Josh Melick – Mistakes Which SaaS Providers Are Making on Price

Software expert Josh Melick has written a fantastic piece on his personal blog about the array of mistakes which software providers are making when they set up their pricing structure. These companies are very often failing to recognize the rise in costs which they are making over time and this could in fact hamper their ability to succeed.

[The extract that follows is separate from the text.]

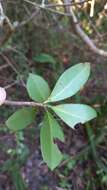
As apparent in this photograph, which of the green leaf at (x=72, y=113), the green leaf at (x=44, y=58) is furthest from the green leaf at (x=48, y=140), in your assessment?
the green leaf at (x=44, y=58)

Software is used throughout the world of business and it powers just about every action which is involved in the day to day running of so many companies. As a result of this there is a lot of competition when it comes to which software provider to use, and this is why it is so critical to get pricing right. Here is how Josh breaks down the common errors which are being made.

All Inclusive Pricing

We often see all inclusive pricing used by startups who are desperate to get their product out there and start seeing some reviews. This may be a smart idea for the long term, with regards to generating interest in the product, but the reality is that it is not a good idea for making money. When you sell a product at an all inclusive price, you are losing the ability to upsell in the future and you are also losing any future revenue which you may be able to make from that client.

One Dimension Structure

Almost all that offer SaaS have a pricing structure, usually featuring three levels of price. The differential between these levels however is too often down to one feature. Josh says that the one dimension approach, which is usually based on number of users, causes a big issue regarding the amount of money which the company can bring in.

Two Dimension Structure

Some companies will also use a second dimension to split up these levels, which is focused on usage as well as users. This of course makes a lot more sense and allows for higher prices to be charged in order to cover costs. As Josh rightly points out however, there are still longer term problems which this in particular fails to address.

Failure to Include Time

The third dimension which Josh mentions, that all businesses should factor into their pricing structures, is time. Making these packages limited for a set number of months gives the company the chance to hike up those prices at the end of the plan. Better still, providers will be able o be fully transparent from the outset with their planned increase, and that ensures that customers know exactly what to expect once that plan is over. This is the ultimate way to make enough revenue to cover ever-rising costs for the software provider and it is also the way to do so and keep the customers happy at the same time.

If you provide software then always ensure that you are paying attention to the way that your pricing structure works, and that it supports potential rises in the future.